Of course, it was not as far as it goes. As the Big Bang birthed the universe, other cosmological entities, not of the universe but concurrent with it and in some cases coincident with it, sprang into multidimensional being and evolved as the universe evolved, although not always in the same ways or at the same pace. The universe, despite the roots of its name, was not alone.
Understandably human beings, and presumably any other intelligent species that might have also been developing along the entropic vector known as “time,” could be forgiven for thinking it was alone, and having a parochial view of things. For most of their time as a species, humans could only apprehend, understand and respond to the physical world directly surrounding them, a planet filled with water and atmosphere and predators. It was only after the species developed the capacity for abstract thought, language and mathematics that its understanding could contemplate the possibility that its planet, much less its solar system, galaxy and universe, was not all there was to the story.
Even then, and even after their capacity for thought was augmented by machines that would eventually do nearly all the heavy lifting, humans could only theorize that things beyond their universe might exist. This was for the same reason that their ancestors could only see to what was directly in front of them: They couldn’t escape their own frame of reference.

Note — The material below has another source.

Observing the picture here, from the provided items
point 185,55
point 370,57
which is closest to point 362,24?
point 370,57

The universe, as vast as it was – vaster even than could be observed – contained them utterly, a prison extending billions of lightyears in every direction.
And so it continued, until Tirzah Dalimunthe, a doctoral student at the University of Chicago, came to the realization that her dissertation work – on an excitingly new and profoundly abstruse branch of mathematics describing wildly theoretical structures called “metabranes” – accidentally, incidentally and indeed almost insultingly casually suggested that at least some metabrane structures actually existed and intruded into the known universe – a fact that could shake the very foundations of mathematics, physics and indeed reality as it was then understood.
Or would have, had Dalimunthe given a shit about it, which she didn’t, because she was desperately trying to finish her fucking dissertation, which was about something else entirely. She couldn’t just abandon years of research and antagonize her dissertation advisor, who she was pretty sure hated her guts anyway, on the mere suggestion of metabranes maybe poking into normal spacetime. That was fine and all, but what she really wanted to do was get her doctorate, find a teaching job, marry her fiancé and go on a honeymoon in Anguilla with nothing to do but drink fruity drinks and sex up her new spouse.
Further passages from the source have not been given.